Había empujado muchas veces su silla de ruedas. Juntos habían explorado los caminos apartados de las afueras de la ciudad. Había crecido enormemente, esta ciudad. Hace veinte años, incluso hace doce, cuando llegó por primera vez aquí aún inexperto y pensando que lo sabía todo, se la podía reconocer como una ciudad francesa de provincias con el sabor de los años anteriores a la guerra intacto en su mayor parte. No solamente había doblado su tamaño desde entonces, sino que había cambiado radicalmente: se había convertido en una ciudad europea. Ahora era mucho más anónima, sin sabor, un lugar que podía estar en cualquier sitio, pero fue un cambio para mejorar. Le había gustado —y aún le gustaba— el viejo corazón medieval y la grandiosidad renacentista del antiguo ducado, pero no le había gustado nada la ridícula mentalidad de la monumental ciudad del siglo diecinueve, dedicada al mal gusto y a la mezquina avaricia. Francia se ha vuelto irreconocible, pensó, al salir del coche; salir era aún peor que entrar. Esto ya no es una ciudad de provincias. Se ha convertido en una gran ciudad, casi una metrópoli, una capital regional de una grande, variada e interesante parte de Europa. Su mitad inferior ya no está paralizada. Se mueve, piensa, flexiona los músculos; es un buen lugar.
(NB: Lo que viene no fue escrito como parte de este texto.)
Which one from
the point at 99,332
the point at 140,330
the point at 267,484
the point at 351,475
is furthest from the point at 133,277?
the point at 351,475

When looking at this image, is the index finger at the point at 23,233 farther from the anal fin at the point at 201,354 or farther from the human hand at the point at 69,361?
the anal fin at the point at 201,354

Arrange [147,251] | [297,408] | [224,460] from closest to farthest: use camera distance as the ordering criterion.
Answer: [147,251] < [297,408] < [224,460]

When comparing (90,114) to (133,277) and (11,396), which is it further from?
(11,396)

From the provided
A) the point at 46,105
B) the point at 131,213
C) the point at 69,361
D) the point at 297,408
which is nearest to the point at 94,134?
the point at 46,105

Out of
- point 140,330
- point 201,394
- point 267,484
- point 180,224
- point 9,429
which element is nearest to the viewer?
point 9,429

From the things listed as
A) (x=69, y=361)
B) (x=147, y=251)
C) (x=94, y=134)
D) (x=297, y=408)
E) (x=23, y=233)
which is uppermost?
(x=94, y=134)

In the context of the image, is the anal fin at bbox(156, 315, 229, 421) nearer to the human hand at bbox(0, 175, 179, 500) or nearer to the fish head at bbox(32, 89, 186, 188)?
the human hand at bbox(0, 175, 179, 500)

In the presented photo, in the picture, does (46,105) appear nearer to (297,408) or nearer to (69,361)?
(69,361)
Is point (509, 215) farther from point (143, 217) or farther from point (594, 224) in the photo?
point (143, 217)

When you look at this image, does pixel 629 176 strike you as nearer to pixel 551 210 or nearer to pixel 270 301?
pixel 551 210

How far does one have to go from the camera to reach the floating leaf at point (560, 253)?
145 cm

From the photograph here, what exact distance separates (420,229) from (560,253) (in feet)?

Lasserre le miró sin especial alegría. ¿Qué estaba haciendo aquí? No había nada útil que pudiera hacer, se le suponía un héroe fuera de servicio, no entraba dentro del esquema organizativo de Lasserre, podía perfectamente volverse a casa y meterse en la cama. Lasserre había estado levantado toda la noche. Había reunido todos los hilos en su mano, desatados, y corriendo suavemente como riendas entre sus dedos. No, aún no habían cogido a Goltz. Pero estaban completamente seguros de que no había conseguido escapar. El lugar estaba sellado y Goltz embotellado. Las cosas habían quedado en suspenso temporalmente mientras se cambiaban los turnos y se relevaba a los policías que habían estado de servicio. Eran tan sólo las siete y media. Antes de las ocho llegarían Richard y Cantoni, se darían todas las explicaciones necesarias y él, Lasserre, que lo había planificado todo, sector por sector se había asegurado de que era infalible, se iría a casa, a la cama. De todas maneras, nadie le daría las gracias; nunca se las daban. Castang haría bien en irse a casa, también; no había nada que pudiese hacer, carreteando su estómago por todas partes como un pingüino con exceso de peso.
—¿Qué hay del hermano?
—¿El hermano de quién? ¿De Goltz? No seas imbécil, fue uno de los primeros sitios que comprobamos. Ridículo, no se han visto o hablado el uno al otro durante treinta años. ¿Qué tendría un hombre así en común con el revisor de tren? Uno de los chicos de Cantoni estuvo allí, registró la casa y el vecindario, naturalmente, pero pura rutina, se podía ver que estaban asombrados. Se me ocurre que son totalmente respetables y que pretenden continuar siéndolo. «No le hemos visto ni tenemos intención» dijo la esposa. Si se les cruzara en su camino, le apartarían. Pero no lo hará. Sabe perfectamente que no sacará nada de ahí.
—¿Dónde viven? —preguntó por vana curiosidad.
—Allá en Saint-Loup. Desaparece, Castang, ¿quieres?; si Richard te encuentra aquí, me culpará a mí.
—De acuerdo —dijo Castang, suavemente.